**Directions:**
Without the pictures, give the listing below again exactly.

========================================================================

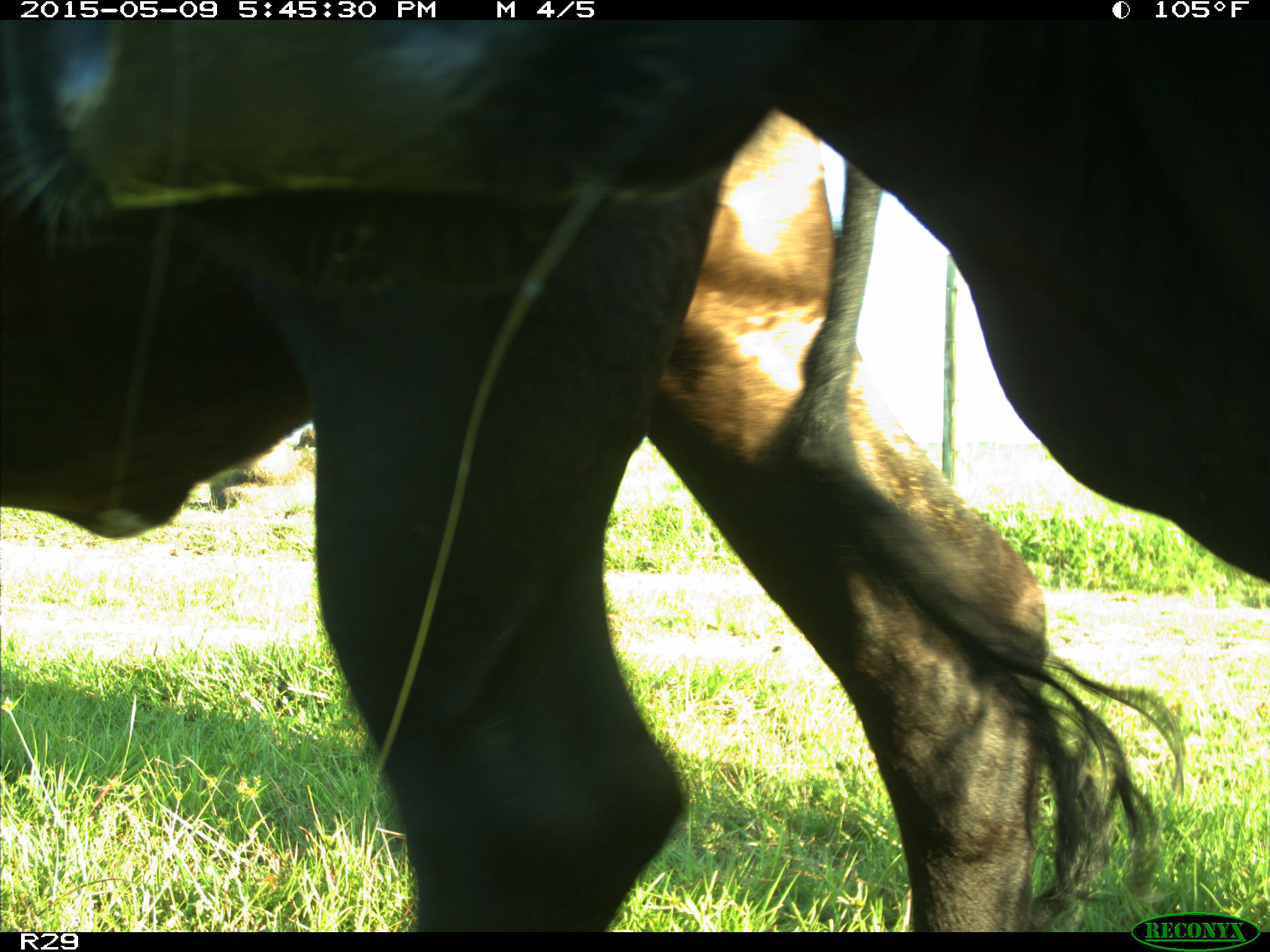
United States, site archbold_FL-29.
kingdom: Animalia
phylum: Chordata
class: Mammalia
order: Artiodactyla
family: Bovidae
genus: Bos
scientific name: Bos taurus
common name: domestic cow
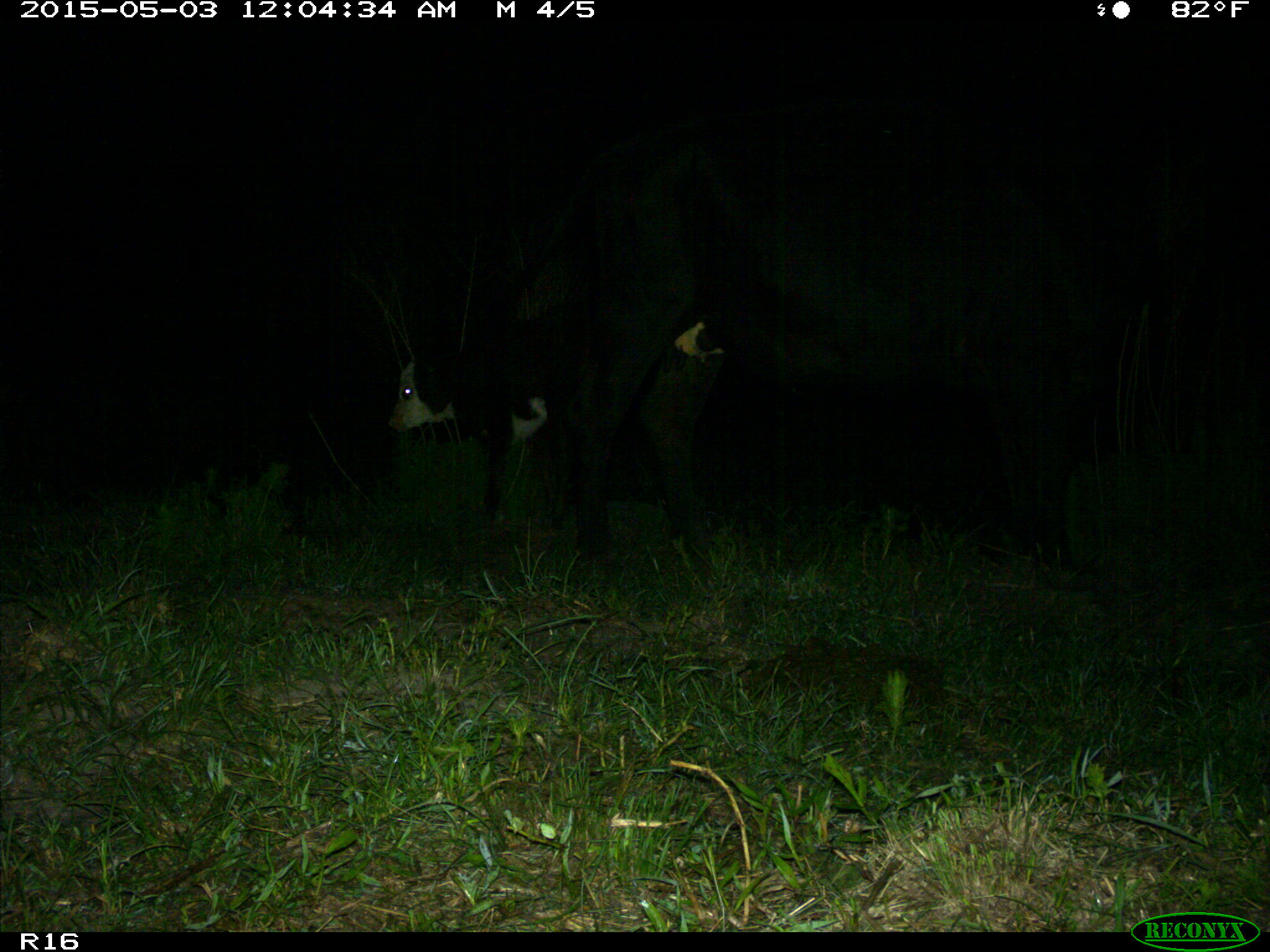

========================================================================

**Answer space:**
United States, site archbold_FL-29.
kingdom: Animalia
phylum: Chordata
class: Mammalia
order: Artiodactyla
family: Bovidae
genus: Bos
scientific name: Bos taurus
common name: domestic cow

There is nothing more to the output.